Plant dry matter or lignocellulosic biomass is a feedstock of bioenergy, biofuel production and novel biomaterials. Understanding the cell wall structure is important for effective utilization of the lignocellulosic biomass.

Structure, chemistry and mechanics of the polymer assembly of the secondary cell walls have been studied for decades on the macrolevel. However, characterization of the chemical components of the cell walls on the nanolevel are still unknown due to the limitation in spatial resolution of spectral techniques such as FTIR and Raman, which are used  for chemical analysis.  

Most secondary cell walls of xylem cells are made up of three dominating polymers: cellulose, lignin and hemicelluloses. Cellulose fibrils with diameter 3-4 nm are arranged in larger agglomerates with size of 20-25 nm and are embedded in a matrix consisting of lignin and hemicelluloses. Different theoretical models of special arrangement of the polymers in the cell walls have been suggested. Most of these models are based on the SEM or AFM study but not on the chemical information.

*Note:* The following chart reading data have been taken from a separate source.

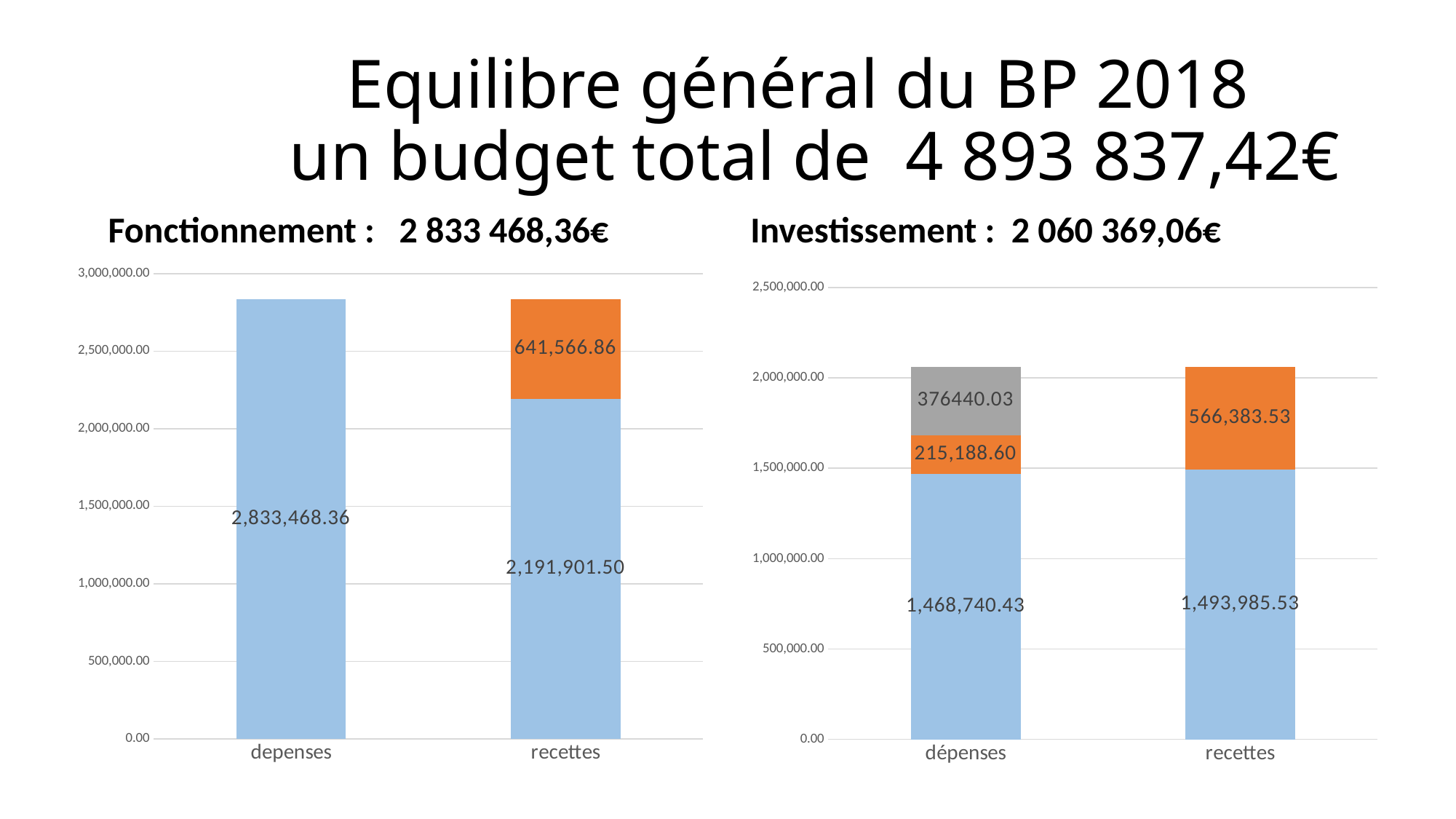
In the Investissement chart, what is the total of the stacked dépenses bar? 2,060,369.06 In the Fonctionnement chart, what is the value of the blue segment of the recettes bar? 2,191,901.50 What kind of chart is the Fonctionnement chart? Stacked bar chart In the Investissement chart, what is the value of the gray segment of the dépenses bar? 376440.03 In the Fonctionnement chart, what is the total of the stacked recettes bar? 2,833,468.36 In the Investissement chart, what is the difference between the orange segments of the recettes bar and the dépenses bar? 351,194.93 How many categories are shown on the x axis of the Investissement chart? 2 In the Investissement chart, what is the value of the blue segment of the recettes bar? 1,493,985.53 In the Fonctionnement chart, what is the value of the single segment of the depenses bar? 2,833,468.36 In the Fonctionnement chart, what is the value of the orange segment of the recettes bar? 641,566.86 In the Investissement chart, is the total of the recettes bar greater or less than 2,000,000.00? greater In the Investissement chart, what is the value of the orange segment of the dépenses bar? 215,188.60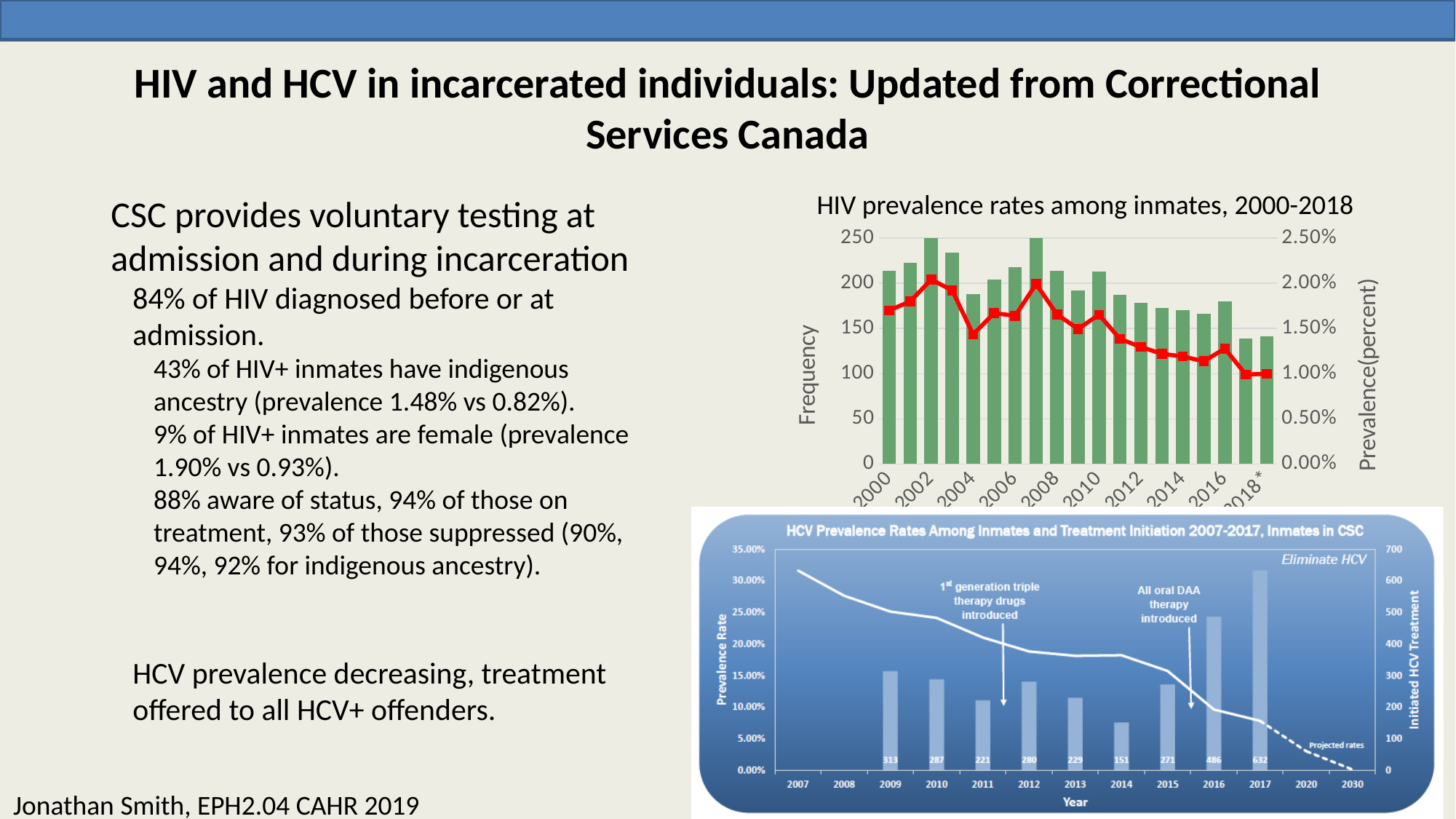
In the chart titled 'HIV prevalence rates among inmates, 2000-2018', is the frequency for 2008 greater or less than 200? greater In the chart titled 'HCV Prevalence Rates Among Inmates and Treatment Initiation 2007-2017, Inmates in CSC', what is the difference in initiated HCV treatments between 2017 and 2016? 146 In the chart titled 'HCV Prevalence Rates Among Inmates and Treatment Initiation 2007-2017, Inmates in CSC', how many inmates initiated HCV treatment in 2017? 632 In the chart titled 'HIV prevalence rates among inmates, 2000-2018', which year has the highest prevalence on the red line? 2002 In the chart titled 'HCV Prevalence Rates Among Inmates and Treatment Initiation 2007-2017, Inmates in CSC', which year has the highest number of initiated HCV treatments? 2017 In the chart titled 'HIV prevalence rates among inmates, 2000-2018', does the prevalence line generally rise or fall from 2000 to 2018? Fall In the chart titled 'HIV prevalence rates among inmates, 2000-2018', what is the label of the left vertical axis? Frequency In the chart titled 'HCV Prevalence Rates Among Inmates and Treatment Initiation 2007-2017, Inmates in CSC', how many inmates initiated HCV treatment in 2014? 151 In the chart titled 'HIV prevalence rates among inmates, 2000-2018', what kind of chart is used? A bar chart combined with a line chart In the chart titled 'HCV Prevalence Rates Among Inmates and Treatment Initiation 2007-2017, Inmates in CSC', does the prevalence rate line rise or fall from 2007 to 2017? Fall In the chart titled 'HIV prevalence rates among inmates, 2000-2018', is the prevalence for 2018* greater or less than 1.50%? less In the chart titled 'HCV Prevalence Rates Among Inmates and Treatment Initiation 2007-2017, Inmates in CSC', which year has the lowest number of initiated HCV treatments? 2014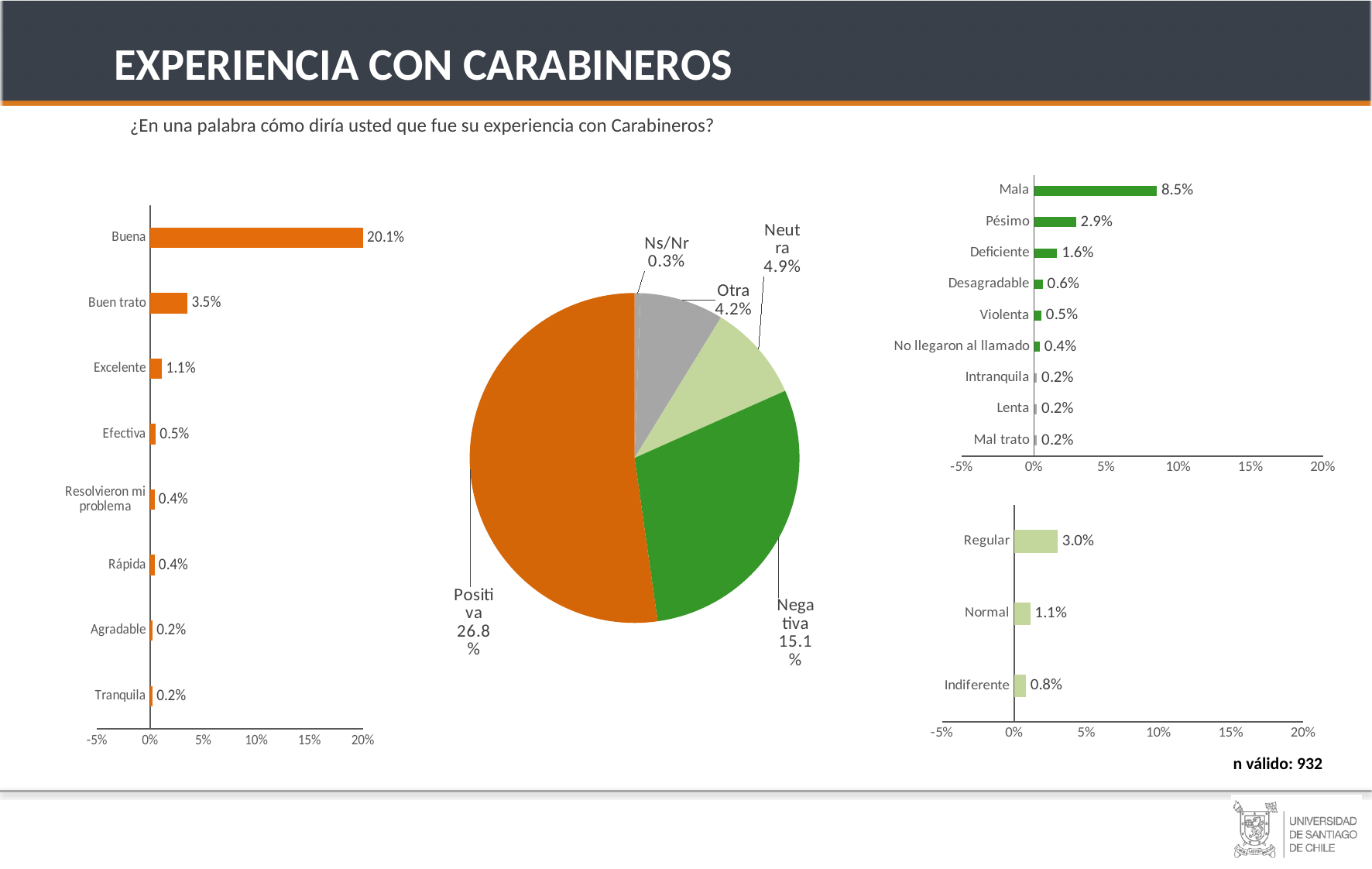
In the orange bar chart on the left, which category has the highest value? Buena In the pie chart in the center, what is the value for Negativa? 15.1% In the green bar chart at the top right, is the value for Mala greater or less than 5%? greater In the pie chart in the center, which slice is the smallest? Ns/Nr In the green bar chart at the top right, which category has the highest value? Mala In the orange bar chart on the left, what is the difference between Buena and Buen trato? 16.6% How many categories are shown in the orange bar chart on the left? 8 What kind of chart is the chart in the center of the slide? Pie chart In the light green bar chart at the bottom right, which is larger, Regular or Normal? Regular In the pie chart in the center, what share does the Positiva slice have? 26.8% In the green bar chart at the top right, what is the value for Pésimo? 2.9% In the orange bar chart on the left, what is the value for Buena? 20.1%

In this work, a Nanonics MultiView 2000 with Near-field Scanning Optical Microscopy (NSOM) was used  for the first time to study the photo-optical and thus chemical properties of cell walls at the nanoscale. This technique enables scientists to overcome the optical diffraction limit and to reach the spatial resolution of 50nm (limited to size of the NSOM aperture)

The cell walls of three different plants-beeches (hard-wood), spruce (soft wood) and bamboo (grass) were studied with NSOM.


Since the samples are semi-transparent, the NSOM measurements were conducted in reflection mode. In this mode the light coming out from the probe aperture interacts with the sample, is reflected and then collected from the top with an optical objective of an upright microscope. The NSOM measurements were performed with a Nanonics MultiView 2000 and Nanonics cantilevered NSOM probes. The MV-2000 scanning head has a completely open optical axis from the top and from the bottom and can be easily integrated with almost any kind of optical microscopes. MV-2000 together with cantilevered NSOM probes, which have extended tip and special geometry, enable true reflection NSOM measurements.

Three images were acquired simultaneously: height, phase and NSOM. The obtained NSOM images showed curls- like structures with dimensions about 125 nm and more, which are not seen in the height and phase images. It is most likely that lignin contributes a stronger NSOM signal than cellulose and hemicelluloses due to its interaction with light (autofluorescence and resonance effect). NSOM results obtained on the three different plants species (hard wood, soft wood and grasses) point to the universal principle of the special cellulose and lignin assembly in secondary cell walls. For the first time, NSOM images provide sub diffraction limited chemical information about the spatial distribution of the secondary cell wall components. This contributes to the understanding of the cell wall structure and its enzymatic degradation for energy conversion from ligninocellulosic raw material in general.